Saturday, December 5, 2009

Which multi-core processor will get the job done?

Multi-core processors are supposed to give us a better performance because simply they are out there for that sole purpose. But the question is: Which one would be the best to get the job done?

Well, the definite answer for this question is: it depends!

From my experiences with different architectures the best payback is from what you really want from them. I’m not talking here about the end user experiences I’m trying to handle this question from the developer’s perspective, mainly for applications that are compute intensive, such as scientific applications, data intensive applications, and discrete algorithms with considerably complex computations.

So, if the answer is: it depends, I think it depends on:
  • Which problems your machine will be working on?
  • How fast you want the code to be written 
  • How much you would like to pay for the hardware/software
Of course life is much more complex to only consider what I write here as the only guidelines to make up your mind. I’m only pinpointing important factors for your decision. Also, please feel free to ask me questions end of this post if you feel that I’m missing other important factors. I will also write in my upcoming posts more related details that would help you. I’m assuming that you are new to multi-core programming and would like to get started and tap new domains of programming.

Which problems your machine will be working on?
If you are intending to solve problems that you need to do in parallel for huge data sets, I would recommend using simple multi-core processors such as the GPGPUs or the Cell Broadband Engine. For example, one core inside the Cell Broadband Engine, Synergistic Processing Element (SPE), can give you around 25.5 GFLOPS; meanwhile one Intel Xeon core can give you around 9.6 GFLOPs. Inside the Cell processor you have 8 cores totaling around 205 GLFLOPs available for you. Also if you consider the GPGPUs you can get up to 1700 GFLOPS per one GPU card compared to a total of 96 GFLOPS for the latest Quad-2-Core general purpose processor from Intel. This category of applications or algorithms includes, but not limited to: string matching and searching, sorting large data sets, FFT computations, data visualization, network traffic scanning, and artificial intelligence.

However, if you are developing applications that can work independently and perform a lot of I/O, you would select the general purpose multi-core processors such as the Power7, Intel’s Quad-Core, AMD Phenom I & II, or Sun’s Spark T1 & T2 processors. These processors are providing in some cases up to 32 concurrently running threads, combining both multi-core and multi-threaded architectures. For example, building a web application and distributing the workload over three tiers: web server, business logic, and the database layers, would perfrom better on these architectures. Each one of these layers is I/O oriented; in addition, each one works as independent process. Each core in such case can handle a layer efficiently without affecting the execution of other cores. In addition, synchronization among them is handled by the operating system through the inter-process communication APIs provided by the OS.

How fast you want to start coding?
When it comes to ease or difficulty of multi-core programming, there are three levels of difficulty. Each level is trading off the difficulty with performance. I’ll start with the easiest and most common one.

◆ Entries shown ◆
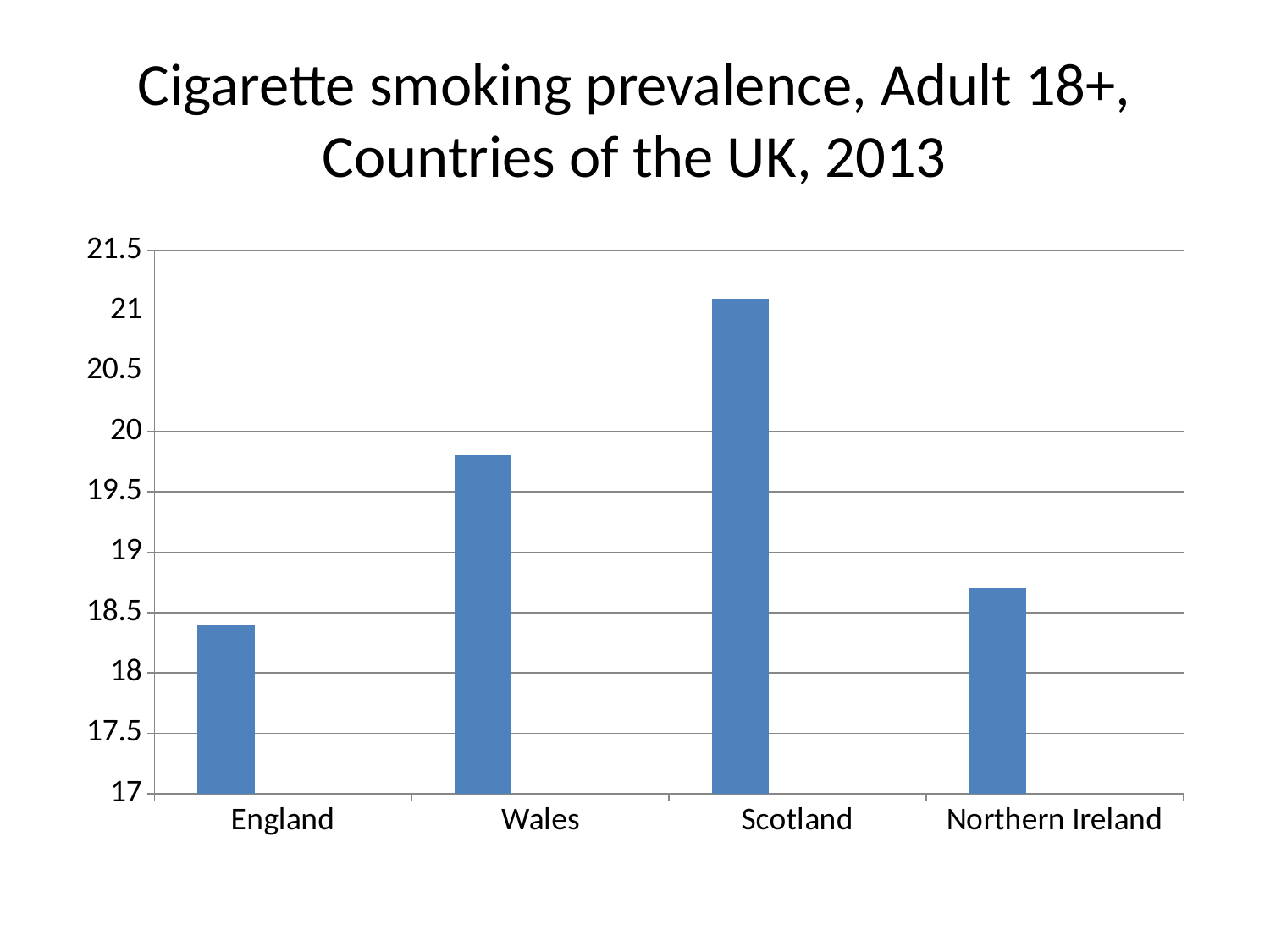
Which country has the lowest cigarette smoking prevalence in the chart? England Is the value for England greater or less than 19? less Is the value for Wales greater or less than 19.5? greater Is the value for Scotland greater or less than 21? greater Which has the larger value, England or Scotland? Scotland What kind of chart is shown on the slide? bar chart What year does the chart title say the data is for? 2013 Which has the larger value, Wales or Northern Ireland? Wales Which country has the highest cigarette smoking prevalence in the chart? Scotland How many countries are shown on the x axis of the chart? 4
* * *
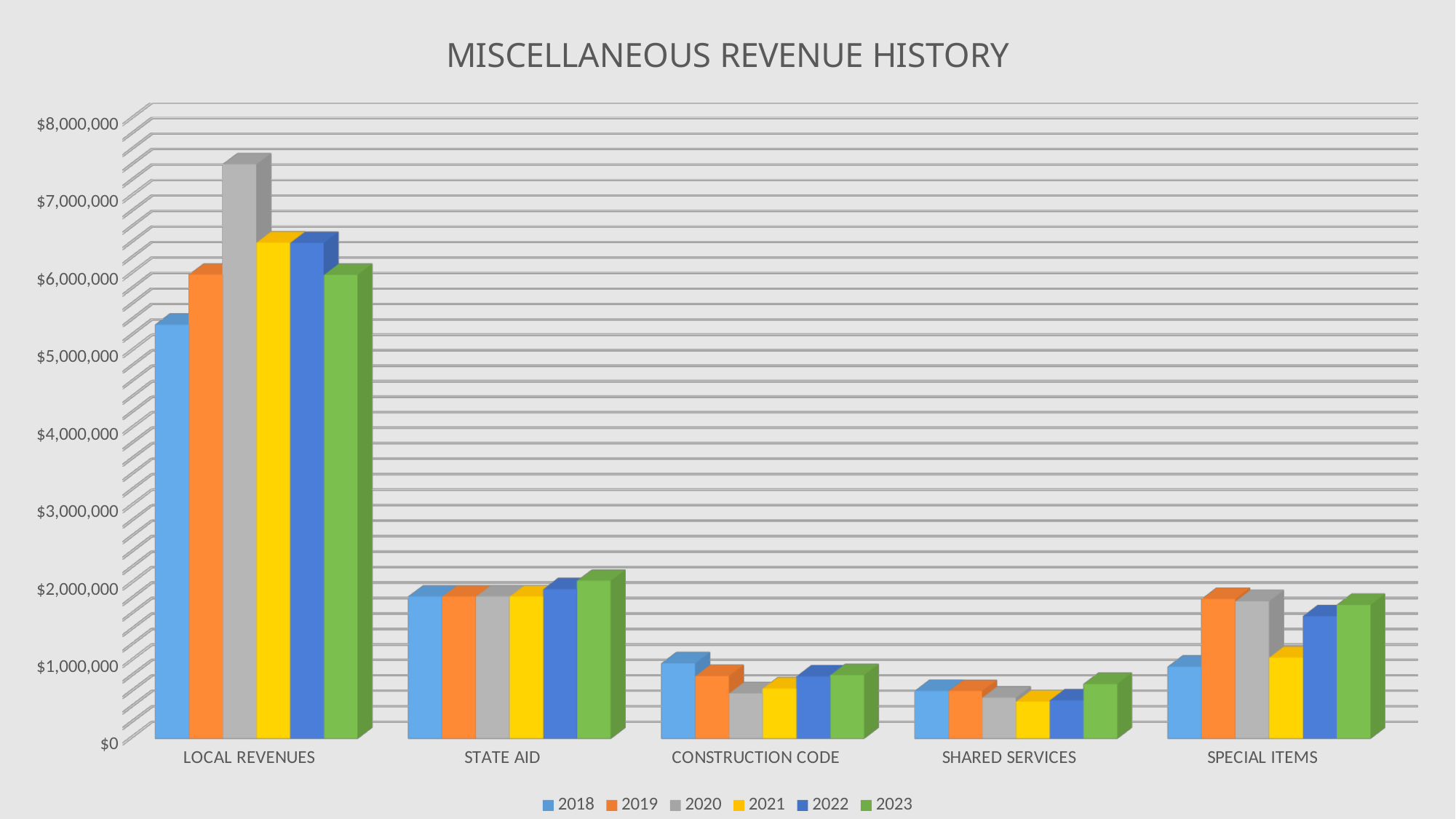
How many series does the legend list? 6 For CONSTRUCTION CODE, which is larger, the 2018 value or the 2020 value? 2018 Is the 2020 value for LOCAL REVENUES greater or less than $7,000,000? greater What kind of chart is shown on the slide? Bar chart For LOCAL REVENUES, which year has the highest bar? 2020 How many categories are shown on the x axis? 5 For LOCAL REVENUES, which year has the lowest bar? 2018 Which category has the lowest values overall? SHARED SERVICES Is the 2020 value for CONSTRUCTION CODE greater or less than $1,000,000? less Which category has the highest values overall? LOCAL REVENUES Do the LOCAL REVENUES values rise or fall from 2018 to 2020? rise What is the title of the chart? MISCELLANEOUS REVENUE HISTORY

◆ Exercise brief ◆
In the post about choosing a multi-core processor, up to how many concurrently running threads do the general purpose multi-core processors provide in some cases?

◆ Answer space ◆
Up to 32 concurrently running threads.